══ Provided text ══

Hi David. I've cced this to the development list, so everyone can read about what you've been up to.
I've been working on this, taking a look at Stockholm and Embl
processes but I cannot figure out which to do with the information,
once I have loaded SNP file and GenBank information into my own
hmm. Just a comment here: you really should avoid setting up a class hierarchy if you can avoid it - the parsing overhead from creating lots of objects is quite considerable. Jalview has a quite extensive annotation datamodel, which will work for non-hierarchical sequence features - but not for more complex compound/hierarchical features (http://issues.jalview.org/browse/JAL-1191). For the full gory details of this type of annotation, you need to read the documentation here:
however - don't start hacking on this until we talk - there are some very good examples of how to implement complex/compound feature datamodels, and I'd prefer it if we first analyse those and work out which one fits Jalview's needs best.
I've been able to set up Castor Maven plugin so that I can generate a
Java library only customizing a pom.xml and to include a XSD (or set
of XSD). In this way, I think we'll be able to widen Jalview data load
from multiple sources quite easily. I can work on that (just tell me
the XSD) but I really need to fully understand Jalview datamodel. An
E-R diagram or similar will be useful in this sense.

═══

▶ _Exercise prompt_:
Please copy the email starting with "I've been able" and going on through "in this sense.", swapping "E-R diagram" for "UML class diagram". You won't need the rows.

══ Data excerpts ══

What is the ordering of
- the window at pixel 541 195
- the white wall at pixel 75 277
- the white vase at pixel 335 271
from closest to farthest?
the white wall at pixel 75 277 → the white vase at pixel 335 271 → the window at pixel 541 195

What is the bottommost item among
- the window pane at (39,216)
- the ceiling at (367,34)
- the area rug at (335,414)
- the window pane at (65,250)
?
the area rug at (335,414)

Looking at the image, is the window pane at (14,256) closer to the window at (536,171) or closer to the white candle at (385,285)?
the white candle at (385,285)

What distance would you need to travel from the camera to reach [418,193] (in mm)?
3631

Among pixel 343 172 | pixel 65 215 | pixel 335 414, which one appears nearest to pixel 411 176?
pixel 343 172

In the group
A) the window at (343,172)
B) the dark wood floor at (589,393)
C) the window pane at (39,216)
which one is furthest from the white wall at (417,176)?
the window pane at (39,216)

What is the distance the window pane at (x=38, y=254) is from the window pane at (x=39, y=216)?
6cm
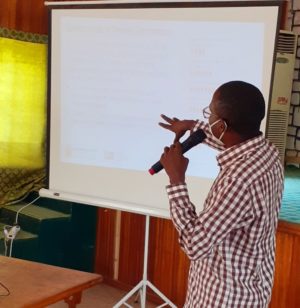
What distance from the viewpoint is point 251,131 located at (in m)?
1.48

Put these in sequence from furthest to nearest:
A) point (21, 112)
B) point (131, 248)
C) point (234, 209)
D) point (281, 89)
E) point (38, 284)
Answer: point (281, 89) → point (21, 112) → point (131, 248) → point (38, 284) → point (234, 209)

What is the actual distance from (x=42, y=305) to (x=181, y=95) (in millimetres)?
1293

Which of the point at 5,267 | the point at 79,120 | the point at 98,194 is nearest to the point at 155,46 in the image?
the point at 79,120

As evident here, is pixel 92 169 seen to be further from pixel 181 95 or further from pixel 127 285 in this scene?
pixel 127 285

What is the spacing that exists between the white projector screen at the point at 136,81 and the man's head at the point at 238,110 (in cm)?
104

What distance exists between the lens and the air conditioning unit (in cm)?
420

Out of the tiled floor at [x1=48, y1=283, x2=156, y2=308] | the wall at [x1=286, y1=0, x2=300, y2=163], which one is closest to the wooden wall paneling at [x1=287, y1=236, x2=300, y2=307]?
the tiled floor at [x1=48, y1=283, x2=156, y2=308]

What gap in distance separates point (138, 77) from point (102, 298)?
1.60 metres

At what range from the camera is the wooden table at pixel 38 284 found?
1821 mm

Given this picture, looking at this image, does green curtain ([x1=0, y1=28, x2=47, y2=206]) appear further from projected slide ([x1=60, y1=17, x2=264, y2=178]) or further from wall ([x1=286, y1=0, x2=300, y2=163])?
wall ([x1=286, y1=0, x2=300, y2=163])

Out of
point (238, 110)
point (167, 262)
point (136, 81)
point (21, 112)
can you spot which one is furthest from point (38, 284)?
point (21, 112)

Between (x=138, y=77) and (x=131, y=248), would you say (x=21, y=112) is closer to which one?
(x=131, y=248)

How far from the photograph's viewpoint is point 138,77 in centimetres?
281

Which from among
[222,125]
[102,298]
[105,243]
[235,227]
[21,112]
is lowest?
[102,298]
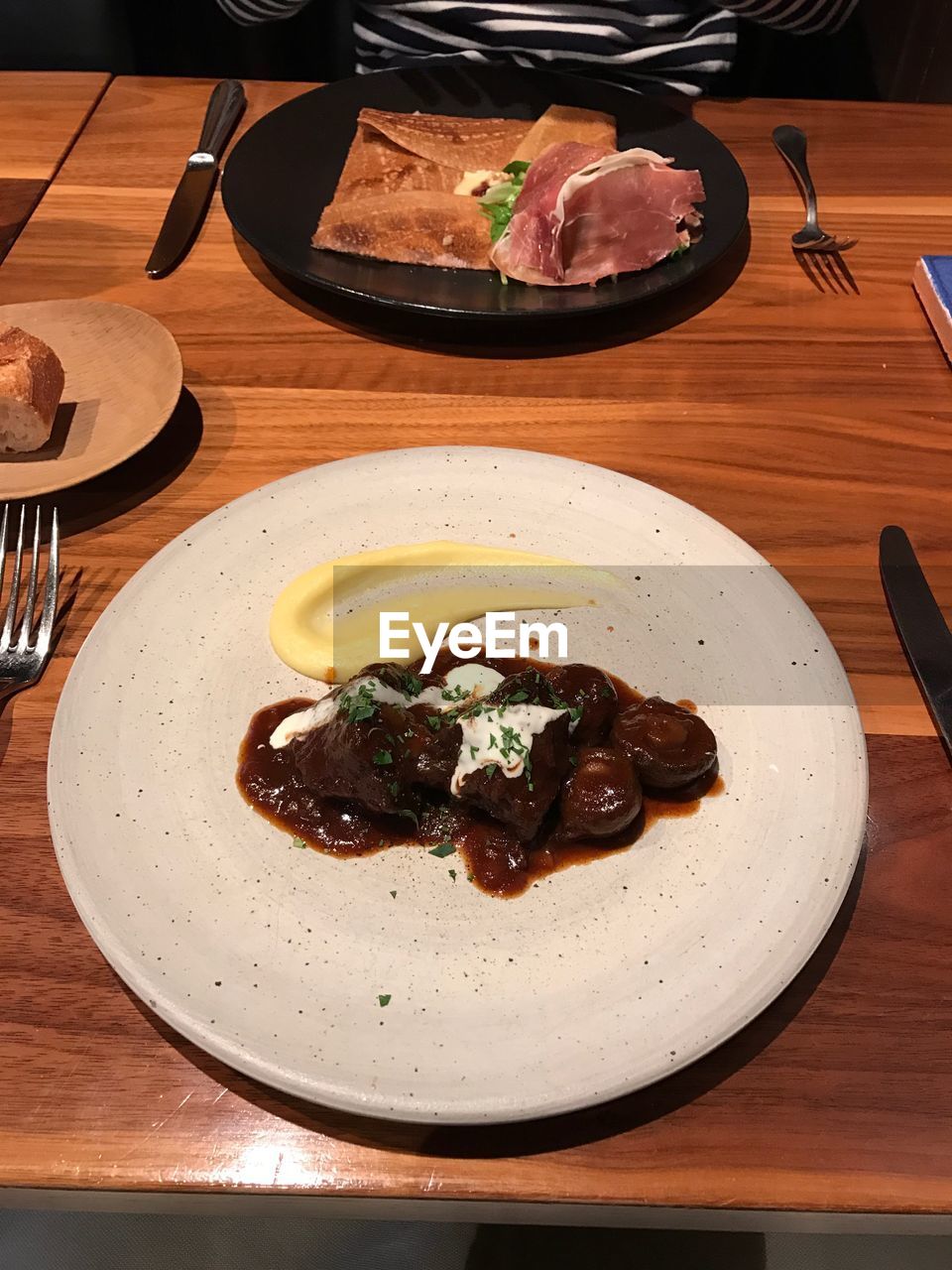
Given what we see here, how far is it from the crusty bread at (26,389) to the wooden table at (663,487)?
0.42ft

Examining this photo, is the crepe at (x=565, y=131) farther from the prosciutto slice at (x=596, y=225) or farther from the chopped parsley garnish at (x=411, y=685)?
the chopped parsley garnish at (x=411, y=685)

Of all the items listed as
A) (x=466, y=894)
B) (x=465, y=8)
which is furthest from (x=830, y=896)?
(x=465, y=8)

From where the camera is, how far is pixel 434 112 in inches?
91.8

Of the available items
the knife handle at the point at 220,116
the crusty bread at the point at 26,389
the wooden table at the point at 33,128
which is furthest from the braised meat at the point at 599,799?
the knife handle at the point at 220,116

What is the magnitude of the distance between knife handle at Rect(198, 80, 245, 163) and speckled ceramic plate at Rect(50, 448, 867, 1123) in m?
1.35

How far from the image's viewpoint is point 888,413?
5.81 feet

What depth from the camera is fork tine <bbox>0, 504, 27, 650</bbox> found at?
Answer: 1.37 meters

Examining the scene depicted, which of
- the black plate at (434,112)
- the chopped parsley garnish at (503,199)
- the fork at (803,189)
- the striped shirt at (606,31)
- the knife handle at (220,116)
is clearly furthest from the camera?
the striped shirt at (606,31)

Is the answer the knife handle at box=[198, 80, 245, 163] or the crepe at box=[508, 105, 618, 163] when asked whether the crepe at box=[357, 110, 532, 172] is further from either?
the knife handle at box=[198, 80, 245, 163]

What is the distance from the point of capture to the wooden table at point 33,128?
219cm

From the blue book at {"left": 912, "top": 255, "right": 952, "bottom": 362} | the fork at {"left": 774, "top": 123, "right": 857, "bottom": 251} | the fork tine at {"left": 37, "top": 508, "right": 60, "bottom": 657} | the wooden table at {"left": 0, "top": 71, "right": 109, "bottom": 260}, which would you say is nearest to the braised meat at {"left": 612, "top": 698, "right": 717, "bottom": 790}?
the fork tine at {"left": 37, "top": 508, "right": 60, "bottom": 657}

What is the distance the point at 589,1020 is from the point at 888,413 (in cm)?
132

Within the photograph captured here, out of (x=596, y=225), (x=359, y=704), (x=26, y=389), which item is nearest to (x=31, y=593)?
(x=26, y=389)

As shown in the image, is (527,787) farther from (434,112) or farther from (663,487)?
(434,112)
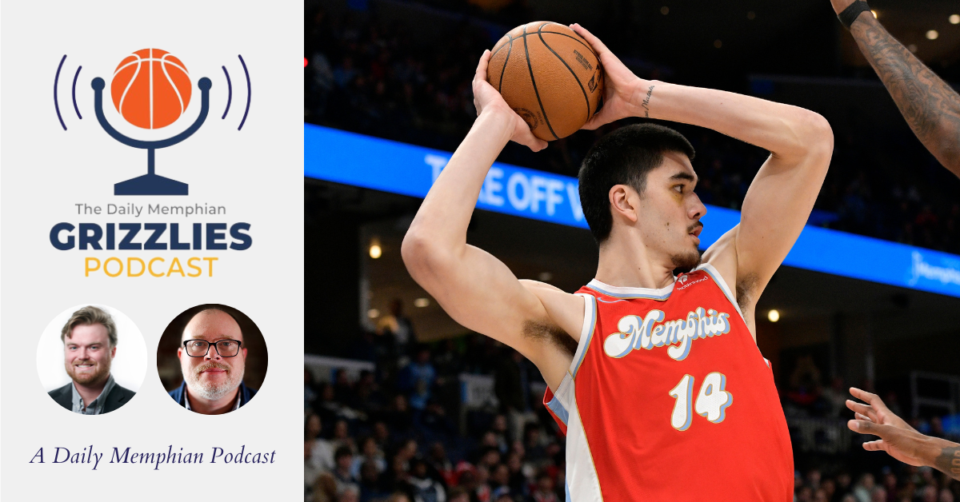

═══

▶ _Output of the exercise_:
I've been able to set up Castor Maven plugin so that I can generate a
Java library only customizing a pom.xml and to include a XSD (or set
of XSD). In this way, I think we'll be able to widen Jalview data load
from multiple sources quite easily. I can work on that (just tell me
the XSD) but I really need to fully understand Jalview datamodel. An
UML class diagram or similar will be useful in this sense.